RECORDS FOR THIS TASK>
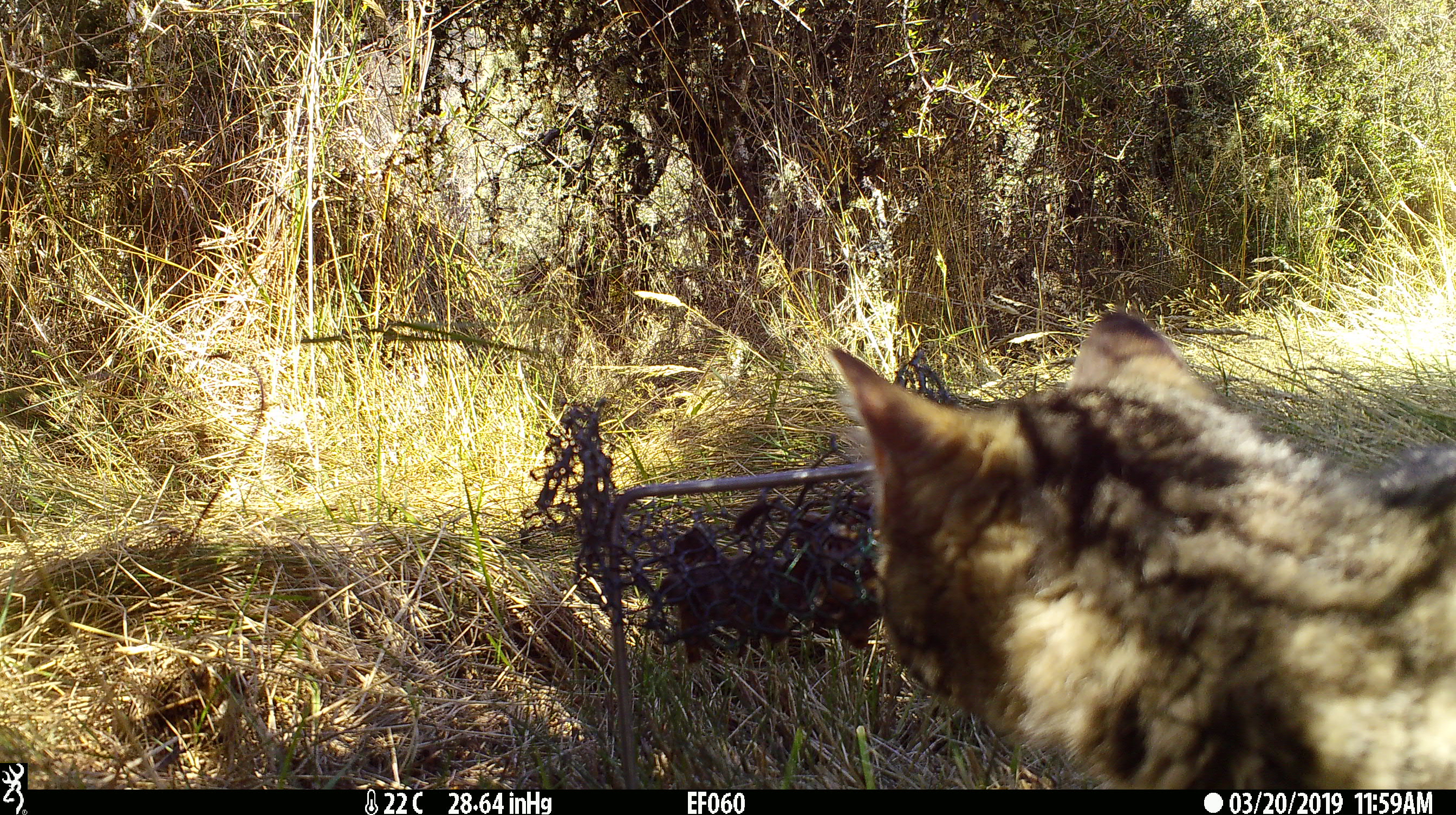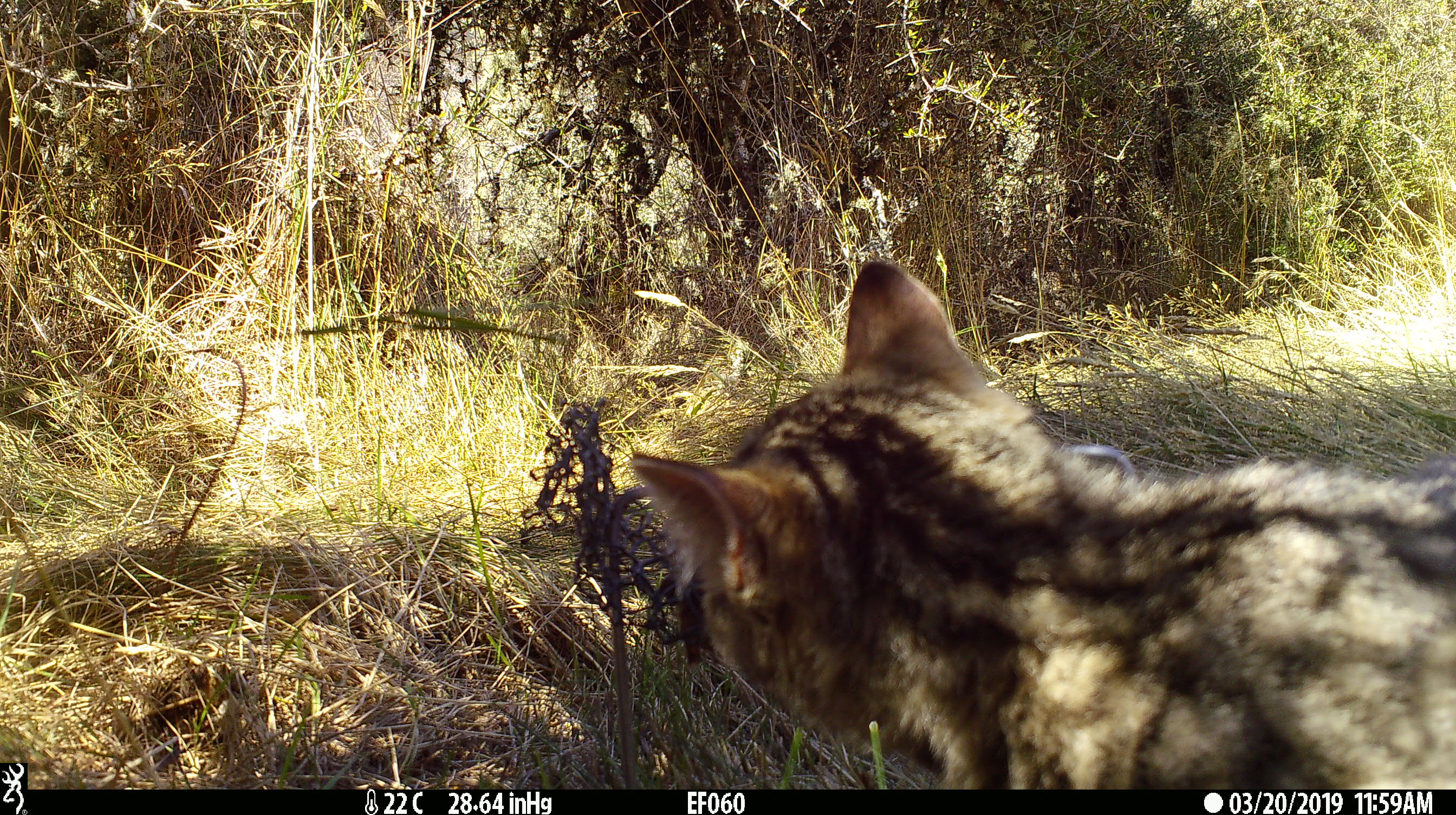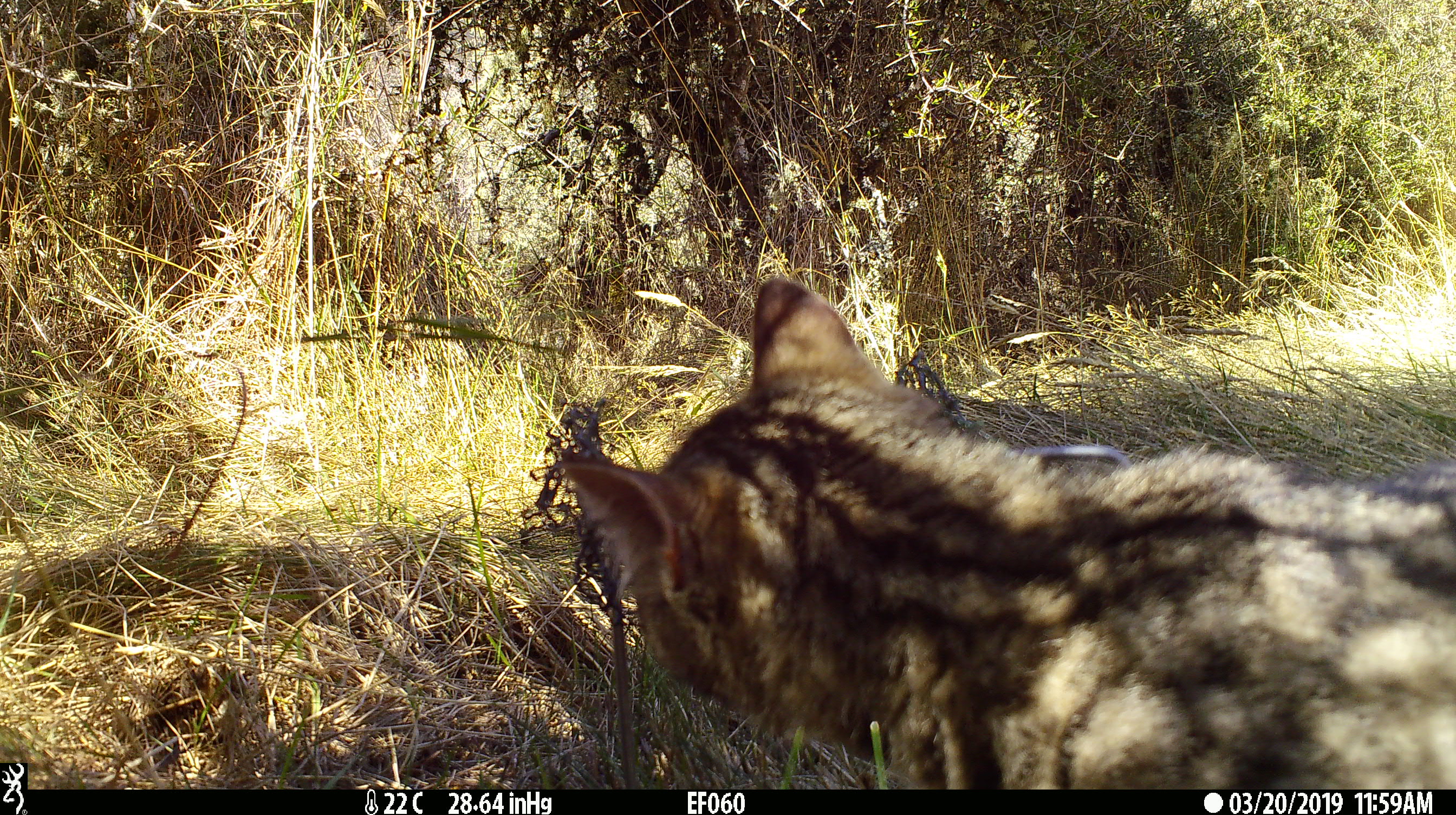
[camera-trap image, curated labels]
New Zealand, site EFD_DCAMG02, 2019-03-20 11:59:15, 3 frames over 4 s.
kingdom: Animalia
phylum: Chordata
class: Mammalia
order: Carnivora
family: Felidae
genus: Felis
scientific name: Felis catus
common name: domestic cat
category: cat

TO DO> Set out exactly the run of lines that begins at the line holding "class: Mammalia" and ends at the last line of the data.

TASK RESPONSE>
class: Mammalia
order: Carnivora
family: Felidae
genus: Felis
scientific name: Felis catus
common name: domestic cat
category: cat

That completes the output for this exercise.